Mas o ministro não demorou a trocar o estetoscópio de médico pela ferradura de bolsonarista exaltado. Foi particularmente chocante a cena em que fez um gesto obsceno para pessoas que se manifestavam contra o presidente em Nova York.
Queiroga, que iniciara a gestão falando em "pátria de máscaras", converteu-se rapidamente num paladino das liberdades individuais, opondo-se a todas as obrigatoriedades, defendendo até a morte o direito das gentes de andar nas ruas sem proteção e infectar o próximo.
Não dá, portanto, para confiar que o médico tenha assegurado aos técnicos do ministério a independência necessária para fazer um estudo que respeite evidências e não um que chegue às conclusões pretendidas, ignorando a ciência.
A boa notícia é que, com o avanço da vacinação contra a Covid-19, óbitos, internações e infecções estão diminuindo significativamente. Já é possível planejar a volta à normalidade, o que inclui o relaxamento do uso de máscaras.

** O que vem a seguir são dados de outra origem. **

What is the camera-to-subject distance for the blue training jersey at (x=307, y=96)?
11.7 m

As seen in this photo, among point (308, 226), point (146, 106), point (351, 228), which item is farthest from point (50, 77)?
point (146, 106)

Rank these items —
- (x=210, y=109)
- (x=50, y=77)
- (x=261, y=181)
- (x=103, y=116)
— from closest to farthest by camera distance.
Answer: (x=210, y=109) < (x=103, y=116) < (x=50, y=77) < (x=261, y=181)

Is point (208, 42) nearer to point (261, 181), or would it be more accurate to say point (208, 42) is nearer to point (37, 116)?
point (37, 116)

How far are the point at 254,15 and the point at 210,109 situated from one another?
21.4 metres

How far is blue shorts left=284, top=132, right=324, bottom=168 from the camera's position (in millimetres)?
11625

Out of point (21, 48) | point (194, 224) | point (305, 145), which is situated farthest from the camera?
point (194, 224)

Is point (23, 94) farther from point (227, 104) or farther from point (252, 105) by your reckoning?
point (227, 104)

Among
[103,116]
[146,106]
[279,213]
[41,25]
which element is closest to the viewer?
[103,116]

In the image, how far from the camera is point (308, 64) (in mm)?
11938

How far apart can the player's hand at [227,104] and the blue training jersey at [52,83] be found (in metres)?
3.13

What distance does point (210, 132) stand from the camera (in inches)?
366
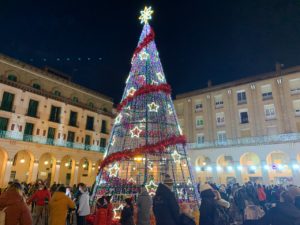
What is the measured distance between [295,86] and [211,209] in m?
26.1

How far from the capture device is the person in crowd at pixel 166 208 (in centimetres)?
433

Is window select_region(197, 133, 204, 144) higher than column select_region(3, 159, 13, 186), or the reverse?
window select_region(197, 133, 204, 144)

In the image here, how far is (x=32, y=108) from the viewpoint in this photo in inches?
1011

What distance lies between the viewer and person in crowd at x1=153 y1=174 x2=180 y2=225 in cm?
433

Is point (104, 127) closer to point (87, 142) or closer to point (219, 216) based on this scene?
point (87, 142)

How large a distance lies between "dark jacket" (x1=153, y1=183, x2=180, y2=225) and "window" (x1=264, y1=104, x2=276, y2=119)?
83.5 feet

É preciso proceder com método e cautela, porém, levando em conta as condições de cada município. Países que se precipitaram, como Estados Unidos e Irael, se viram obrigados a voltar atrás.
O ideal seria que o ministério exercesse seu papel de coordenação e liderança, estabelecendo critérios nacionais como recomendações para os gestores locais.
É possível que a versão final do estudo traga parâmetros sólidos. A tragédia brasileira é que a cada dia fica mais difícil acreditar no que sai do governo com as digitais do presidente e de seus assessores.